MAIS RESPEITO COM AS CHUTEIRAS IMORTAIS!

No pé de uma coluna dominical dedicada à repetição da reprise da enésima temporada do déjà vu... ou seja, à CPI do Cachoeira, Jânio Freitas colocou um breve registro futebolístico que serve como bom motivo para ele desistir, de uma vez por todas, de impregnar o esporte com o mau humor dos comentários políticos.
Acusa a cúpula da Seleção Brasileira --o próprio Paulo Machado de Carvalho?-- de haver subornado o bandeirinha uruguaio da semifinal para que ele se contradizer no julgamento de Garrincha, evitando que o grande Mané ficasse suspenso para a final contra os checos:

"...o inocente Garrincha deu um poderoso pontapé no traseiro do chileno Rojas. A bola estava longe, e com ela o juiz. Mas o bandeirinha estava perto, viu e alertou o árbitro. Garrincha, com dois gols no jogo, estrela considerada decisiva no time, foi expulso. Julgado na véspera da decisão com a Tcheco-Eslováquia, para grande surpresa foi absolvido. Graças ao depoimento, ainda mais surpreendente, do bandeirinha testemunha, o uruguaio Estéban Marino.
O comando da seleção entrou em campo que não era o de futebol. Estéban Marino disse, sobre seu depoimento, que 'tirou um peso da consciência'. Mas pôs na consciência e em outros lugares as provas antecipadas de um futuro despreocupado".
Para começar, Marino não se contradisse. Apenas, com sua participação no Mundial já encerrada, embarcou às pressas para seu país e, por  descuido, levou a súmula junto com a bagagem... Então, por falta de provas, nosso lendário ponta-direita foi absolvido.
De resto, é isto o melhor que Jânio de Freitas tinha para escrever sobre o cinquentenário de uma conquista maravilhosa?!
Seria bem melhor ter lembrado a incrível metamorfose de Garrincha, que, considerado quase um débil mental (como se dizia na época), foi capaz não só de perceber que, com a contusão de Pelé na segunda partida brasileira no Mundial, cabia a ele carregar o ataque  canarinho nas costas, como de cumprir 100% tal missão, passando a atuar de forma extremamente objetiva, ao invés de chamar os adversários para a dança.
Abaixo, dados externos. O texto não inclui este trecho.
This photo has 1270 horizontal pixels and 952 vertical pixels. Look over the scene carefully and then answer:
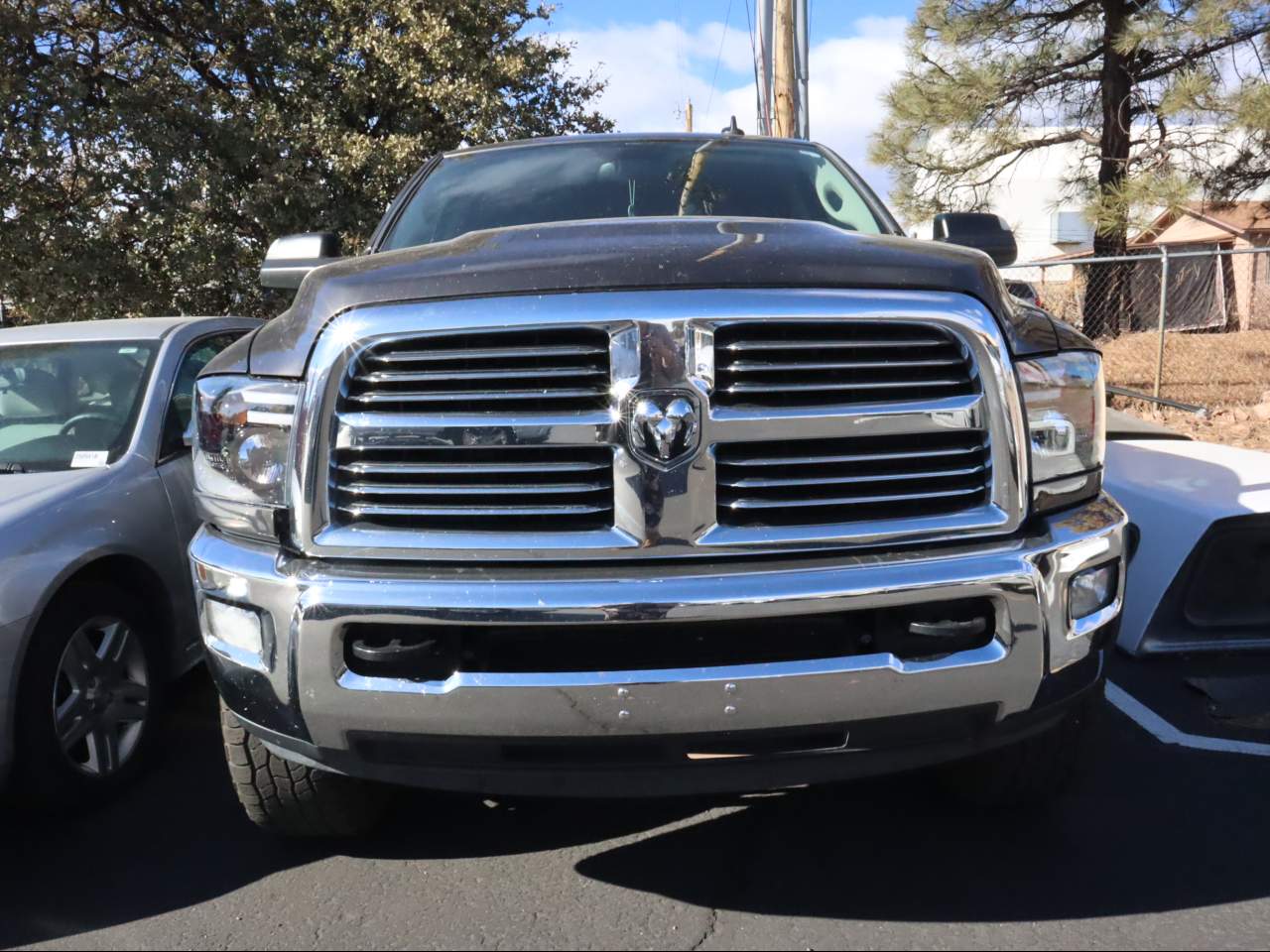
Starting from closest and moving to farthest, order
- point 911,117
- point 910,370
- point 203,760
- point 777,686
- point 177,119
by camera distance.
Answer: point 777,686 < point 910,370 < point 203,760 < point 177,119 < point 911,117

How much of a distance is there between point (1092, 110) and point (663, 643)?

Eu, que conhecia por alto essa história do suborno, prefiro é recordar a mais incrível defesa que já vi na vida, evitando que o Brasil fosse eliminado pela Espanha nas oitavas-de-final, pois já perdia por 1x0 e seria praticamente impossível reverter um placar negativo maior: Gilmar estava tombado perto da marca do pênalti, o genial ponta-esquerda Gento chutou por cobertura e nosso goleiro conseguiu, pressionando a mão direita contra o solo, ganhar impulso para alçar-se em sentido vertical e dar um tapa na bola com a mão esquerda. Parecia um golfinho saltando da água para apanhar o peixe na mão do treinador.  Meninos, eu vi!
Na mesma --dramática-- partida contra a  Fúria, Garrincha prendia a bola na intermediária, aos 40 minutos do 2º tempo de um jogo que estava empatado e precisávamos ganhar. O locutor Valter Abrão não poupava críticas ao egoísmo do Mané --o qual, num repente genial, conseguiu finalmente desvencilhar-se dos marcadores e alçar um centro milimétrico para o desmarcado Amarildo garantir a vaga brasileira. Meninos, eu vi!
E dá-lhe mais Garrinha! Como pôde um jogador cuja perda esquerda era nitidamente menor do que a direita e só lhe servia como apoio, apanhar um rebote na meia-lua e, com aquela  perna cega que nunca utilizava para arremates, acertar um chute forte, bem no ângulo da meta chilena?! À quase impossibilidade física de ele fazer o que fez soma-se o despropósito de tê-lo feito, simplesmente, numa SEMIFINAL DE COPA DO MUNDO!!!
Quanto ao pote de ouro que Estéban Marino encontrou no fim do arco-íris, não alterou em absolutamente nada o desfecho da Copa, pois o Mané esteve em jornada apagadíssima e não protagonizou nenhum lance decisivo dos 3x1 sobre os checos.
Ao contrário do que sucedeu, p. ex., no desfecho do Mundial seguinte, quando o tento que abriu caminho para a conquista inglesa, na prorrogação contra a Alemanha, simplesmente inexistiu: a bola bateu no travessão e quicou aquém da linha de gol. Num caso destes, sim, a  ocorrência suspeita tem de ser sempre destacada.